The twins were supposed to be spending the year apart. Their parents, their teachers, and sundry therapists all insisted it was necessary. So Pam had been sent to college in New York and Pat had been packed off to Vermont. But now, as they joked, they were eloping. They had sent a ship's cable to their parents as soon as North America dipped safely below the horizon.

“Just so they won't panic,” Pam said.

“And partly,” Pat admitted, “to make them sorry for what they did.”

“You have to follow your own star, Doris,” Pam said. “You shouldn't take up yoga just to please Wendell.”

“But I'm happy,” Doris said, “for the chance to experience something quite new and different.”

* * *

By the time they reached the Azores, Doris had mastered two or three elementary yogic contortions and had decided that the lotus position was as inaccessible as her own youth. This Wendell hotly denied.

“It's all in your mindset,” he told her. “You're rigid through and through, you're the essence of rigidity. If you
think
limits, there'll
be
limits.”

“You know, Wendell,” Doris said mildly, as they watched the on-loading of citrus fruits, “I have been your age, but you haven't been mine.”

“Just like my mother,” he fumed. “A closed mind. You know it all, don't you? Can't tell you anything.”

At Lisbon a cable awaited the twins. We
love you,
it said. Come
home and we'll work something out.

“Hah!” Pam sniffed. “I'll bet. I can just see that therapist leaning over their shoulders and dictating.”

“I don't think they've suffered enough yet,” Pat agreed.

They sent a reply:
Hitch-hiking across Europe. Will communicate from time to time. Don't worry, everything fine.

“And stop letting Wendell bully you,” they said to Doris in farewell. “He's such a wimp.”

They set out for the Pyrenees with backpacks, while the
Lord Dalhousie
off-loaded the Azorean oranges and half of its Canadian grain, and took on a cargo of wine and iron ore.

Doris admired the sheen of sweat on bare muscles. She wondered which of the dock workers beat their wives and which ones took home flowers on occasional impulse. She amused herself by speculating on the ones who might have ended up in Geraldine's Legal Aid office, and the ones who might have passed through Gillian's classes – if she and her family had lived in Portugal. But then of course the girls would have had different names and a different sort of education and different expectations.

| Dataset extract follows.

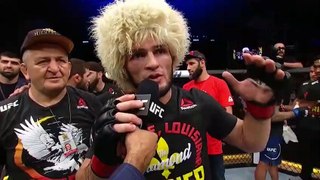 UFC 242_ Khabib Nurmagomedov and Dustin Poirier Octagon Interviews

They wouldn't have been able to get divorces and perhaps wouldn't have wanted to.

She watched some old women moving along the docks as they sold fish from wicker baskets, and thought: And I would have been wearing black for the remainder of my life.

* * *

In Morocco, declining Wendell's offer of himself as chaperon, she went ashore and wandered through the bazaar alone.

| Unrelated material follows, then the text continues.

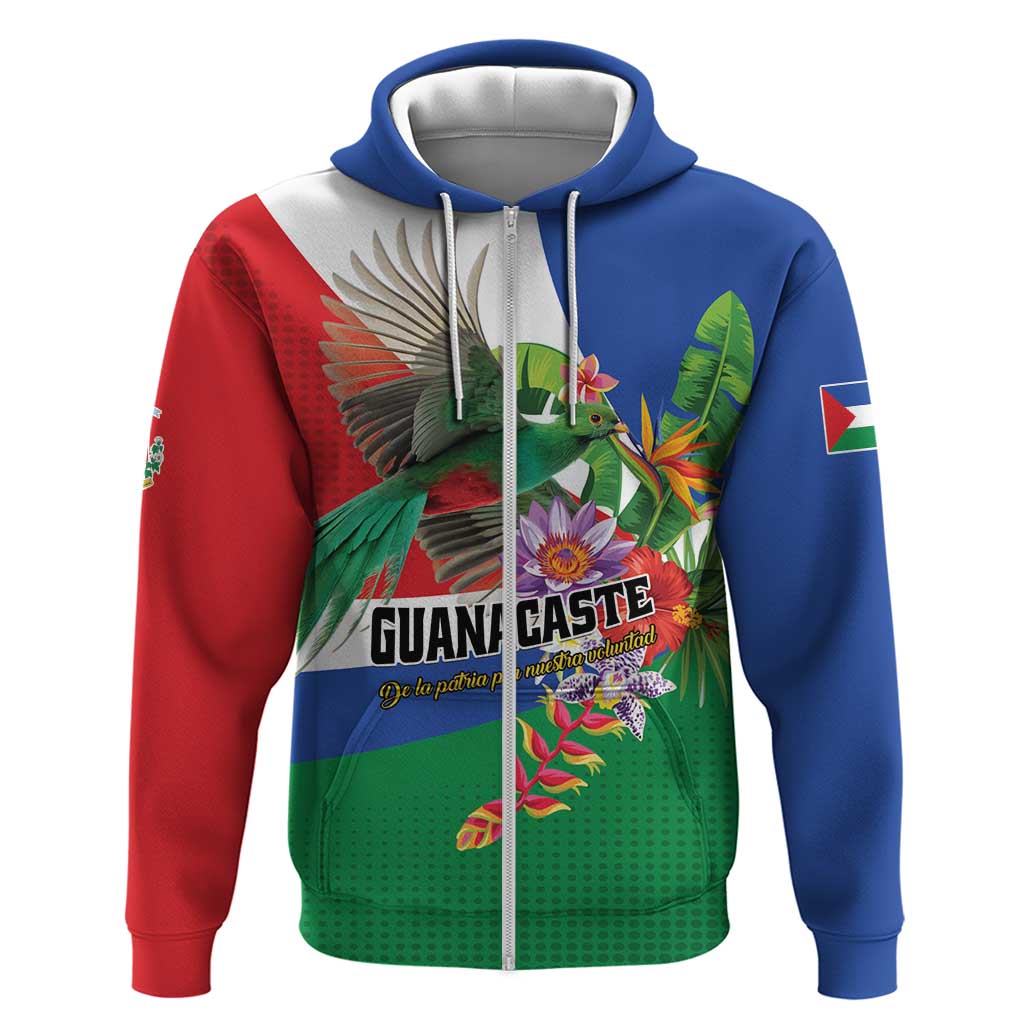 Costa Rica Guanacaste Day Hoodie Resplendent Quetzal Tropical Flowers LT01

“You'll be sorry,” Wendell warned. “But of course, you can't let go the reins for a moment, can you? Don't blame me if something happens.”

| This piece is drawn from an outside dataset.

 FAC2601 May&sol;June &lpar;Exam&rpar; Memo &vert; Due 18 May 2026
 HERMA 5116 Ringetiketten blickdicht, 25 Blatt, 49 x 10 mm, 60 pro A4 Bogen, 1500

Doris felt that she would rather like something to happen.

In the bazaar, she was the only woman who was not moving inside a private and portable tent. It's like a loose shroud, she thought. Perhaps they are buried in it, a garment for all purposes. She could feel male eyes like a film of sweat on her skin. It was strange to be a sexual object at the age of sixty-five. Perhaps it was the way she was dressed – in white linen pants and a long-sleeved white cotton blouse. The outfit had not seemed at all provocative when she packed it.

Smells assaulted her. Camel dung, exotic flowers, rotting vegetables, incense. She felt a quirky elation, and smiled into the startled faces of men. They did not respond. She might have been from the moon, a thought that pleased her. With a sandalled toe, she doodled yes in the virgin soil of new experience.

She stopped at an orange-seller's booth. Five, please, she indicated with her fingers, and offered a handful of coins. The merchant took all of her money without comment or expression – by which she knew she had offered more than was necessary – and handed her the oranges. A dilemma. She had expected to receive them in some sort of bag, and the extent of her pampered middle-class Western ignorance embarrassed her. She felt obscurely guilty.